Die erste Zeile würde symbolisch positiv erscheinen, wären da nicht Details. Schnee und die Farbe Weiß sind beides Bilder für das Alter; Wolken ein Zeichen für Glück und Frieden. Diese Idylle des Lebensabends wird aber durch die Silben Winter und Last getrübt, sowie durch den
vermeidlichen Wind, Symbol für Gerüchte oder Eifersucht, der den Schnee hinfort weht. Das bedrückte Bild geht in der nächsten Zeile weiter, in der viele Blüten verwelken, die in den Augen Maos ohnehin eine Rarität darstellen. Pflanzen und Blüten sind in China traditionell positiv konnotiert und versprechen meist neben Glück auch ein langes Leben. Es ergibt sich
eine Metapher, die auf einen Niedergang hindeutet, eventuell kulturell aber auch politisch, da das Entstehungsdatum des Gedichts auf die Zeit kurz nach dem Großen Sprung nach vorne verweist. Folgend nehmen auch die dritte und vierte Zeile diesen Gegenstand wieder auf. Durch die Verwendung der Worte Himmel, Erde, sowie Frost und Wärme und ihre jeweilige Gegensätzlichkeit, lässt sich erneut eine Yin-Yang-Thematik erkennen. Allerdings ist das Gleichgewicht gestört, da der Himmel, das Vollkommene und Unendliche von der Kälte heimgesucht wird und die Erde, Sinnbild für China, keine Wärme mehr in ihrem Lufthauch, also Atem hat. Es scheint als würde Mao darauf hinweisen, dass sein Land im Sterben liege.
In den übrigen Versen folgt nun die Wendung: Die genannten Tiere stehen sowohl für Tapferkeit und Stärke als auch für Wildheit und Grausamkeit und nur überaus mutige Männer sind in der Lage sie zu besiegen.
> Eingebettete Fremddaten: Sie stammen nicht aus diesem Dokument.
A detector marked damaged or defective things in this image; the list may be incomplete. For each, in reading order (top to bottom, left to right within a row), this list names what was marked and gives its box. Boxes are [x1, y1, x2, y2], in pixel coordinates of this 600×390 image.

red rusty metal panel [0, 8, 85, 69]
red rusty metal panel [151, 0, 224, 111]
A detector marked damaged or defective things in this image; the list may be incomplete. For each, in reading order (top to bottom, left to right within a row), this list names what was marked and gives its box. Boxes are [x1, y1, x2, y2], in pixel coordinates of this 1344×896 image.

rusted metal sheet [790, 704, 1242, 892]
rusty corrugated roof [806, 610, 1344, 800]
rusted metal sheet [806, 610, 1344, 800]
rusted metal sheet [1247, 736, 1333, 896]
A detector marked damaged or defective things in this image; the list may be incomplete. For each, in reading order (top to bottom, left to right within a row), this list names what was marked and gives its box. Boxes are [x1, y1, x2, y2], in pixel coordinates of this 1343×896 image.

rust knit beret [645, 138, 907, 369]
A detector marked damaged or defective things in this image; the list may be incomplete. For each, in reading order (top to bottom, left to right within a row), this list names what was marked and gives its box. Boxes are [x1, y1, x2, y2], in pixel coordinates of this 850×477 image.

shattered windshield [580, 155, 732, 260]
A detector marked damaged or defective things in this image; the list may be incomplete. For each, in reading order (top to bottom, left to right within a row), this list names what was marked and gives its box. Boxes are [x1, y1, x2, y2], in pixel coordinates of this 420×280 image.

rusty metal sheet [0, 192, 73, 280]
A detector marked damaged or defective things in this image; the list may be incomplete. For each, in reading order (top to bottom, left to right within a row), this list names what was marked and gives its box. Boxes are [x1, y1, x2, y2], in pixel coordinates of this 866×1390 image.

Die Raubtiere stellen Gegner Maos dar, die mit dem Einbruch des Winters, ergo dem Scheitern der Kampagne versuchen die Machtverhältnisse umzuwälzen. Der mutige Mann ist selbstverständlich der Autor selbst. Diese Interpretation wird noch dadurch bestärkt, dass während der Qing-Dynastie diese Tiere allesamt für Offiziersränge standen; ein Hinweis darauf, dass die Feinde aus den eigene Reihen stammen und gleichzeitig von Mao als reaktionär angesehen werden. Der vorletzte Vers nimmt die Blüte wieder auf, eine Art Parallelismus zur zweiten Zeile, nur dass es sich hier um eine einzelne handelt. Die Pflaume steht in China für Härte und Stärke, da sie dem Winter trotzt und meist noch vor Frühlingsbeginn blüht. Somit ist sie auch ein Symbol für neues Leben und Erneuerung und soll Mao darstellen, wie er trotz seines Alters noch voller Tatendrang steckt. Die Fliegen bzw. Insekten im Allgemeinen symbolisieren in China die Seele, die in der letzten Zeile nun alle erstarrt sind. Mao könnte damit anspielen, dass die Weltrevolution in seinen Augen nach dem Großen Sprung nach vorne durch politische Gegner zum Erliegen
gekommen ist.


Entschuldigung für den langen Kommentar.

LG

 Bergmann (27.08.15)
Melodia:
Eine schöne und bereichernde, keineswegs zu ausführliche Ergänzung meiner Darlegungen, die auch zeigt, wie unterschiedlich Übersetzungen aus dem Chinesischen ausfallen können (müssen).